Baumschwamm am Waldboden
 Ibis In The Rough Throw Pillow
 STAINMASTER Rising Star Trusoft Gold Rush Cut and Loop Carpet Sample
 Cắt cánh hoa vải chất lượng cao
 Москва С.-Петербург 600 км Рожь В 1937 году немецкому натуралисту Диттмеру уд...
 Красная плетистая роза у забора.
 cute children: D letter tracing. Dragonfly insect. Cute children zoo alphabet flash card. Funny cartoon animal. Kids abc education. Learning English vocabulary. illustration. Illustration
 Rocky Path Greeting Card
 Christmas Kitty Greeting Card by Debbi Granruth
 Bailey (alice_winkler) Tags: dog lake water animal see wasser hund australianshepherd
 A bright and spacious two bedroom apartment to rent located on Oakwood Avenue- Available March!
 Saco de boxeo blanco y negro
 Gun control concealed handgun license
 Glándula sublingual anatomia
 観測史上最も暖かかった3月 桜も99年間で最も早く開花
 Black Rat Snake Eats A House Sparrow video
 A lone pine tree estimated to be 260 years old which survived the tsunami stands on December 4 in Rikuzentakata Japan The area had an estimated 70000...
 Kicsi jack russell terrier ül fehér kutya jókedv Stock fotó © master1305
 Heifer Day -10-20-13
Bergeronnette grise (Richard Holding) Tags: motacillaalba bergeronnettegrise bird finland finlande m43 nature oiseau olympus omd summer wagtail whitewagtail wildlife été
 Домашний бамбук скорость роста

____

WORK REQUEST:
Copy out every line of the listing that contains the string "Tags".

EXERCISE ANSWER:
 Bailey (alice_winkler) Tags: dog lake water animal see wasser hund australianshepherd
Bergeronnette grise (Richard Holding) Tags: motacillaalba bergeronnettegrise bird finland finlande m43 nature oiseau olympus omd summer wagtail whitewagtail wildlife été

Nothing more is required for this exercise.